Exercise goal>
Repeat the lines of the material word for word, beginning with the line containing "Considering the items" and continuing through the line containing "which one is nearest to [115,108]?".

Data for processing>
▬▬▬

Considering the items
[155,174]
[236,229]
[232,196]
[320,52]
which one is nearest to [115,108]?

▬▬▬

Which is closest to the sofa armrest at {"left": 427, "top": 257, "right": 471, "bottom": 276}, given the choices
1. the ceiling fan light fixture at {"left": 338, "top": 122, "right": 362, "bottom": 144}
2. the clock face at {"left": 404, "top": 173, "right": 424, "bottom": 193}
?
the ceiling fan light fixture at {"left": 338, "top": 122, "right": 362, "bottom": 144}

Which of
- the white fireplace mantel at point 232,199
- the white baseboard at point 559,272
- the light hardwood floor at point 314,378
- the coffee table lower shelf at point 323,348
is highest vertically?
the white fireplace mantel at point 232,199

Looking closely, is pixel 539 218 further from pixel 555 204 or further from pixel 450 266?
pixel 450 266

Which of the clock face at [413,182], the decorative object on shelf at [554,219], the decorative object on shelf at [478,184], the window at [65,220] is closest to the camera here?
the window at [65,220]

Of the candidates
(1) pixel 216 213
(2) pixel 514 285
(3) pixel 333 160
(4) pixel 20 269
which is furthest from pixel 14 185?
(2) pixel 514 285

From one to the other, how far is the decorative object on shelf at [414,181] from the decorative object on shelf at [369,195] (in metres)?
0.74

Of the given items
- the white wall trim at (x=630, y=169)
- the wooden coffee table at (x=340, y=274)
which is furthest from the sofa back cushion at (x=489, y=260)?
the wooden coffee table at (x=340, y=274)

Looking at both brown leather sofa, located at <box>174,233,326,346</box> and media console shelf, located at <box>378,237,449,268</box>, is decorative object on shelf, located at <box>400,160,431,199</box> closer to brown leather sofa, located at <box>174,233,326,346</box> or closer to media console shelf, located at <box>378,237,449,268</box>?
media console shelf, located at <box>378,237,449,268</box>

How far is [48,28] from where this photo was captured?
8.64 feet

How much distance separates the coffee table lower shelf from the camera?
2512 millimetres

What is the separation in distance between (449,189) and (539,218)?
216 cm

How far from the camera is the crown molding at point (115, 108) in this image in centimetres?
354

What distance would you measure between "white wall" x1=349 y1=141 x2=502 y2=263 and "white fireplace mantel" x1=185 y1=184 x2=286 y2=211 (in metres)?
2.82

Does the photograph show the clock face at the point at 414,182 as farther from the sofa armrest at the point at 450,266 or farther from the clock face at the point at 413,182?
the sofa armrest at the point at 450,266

▬▬▬

The response>
Considering the items
[155,174]
[236,229]
[232,196]
[320,52]
which one is nearest to [115,108]?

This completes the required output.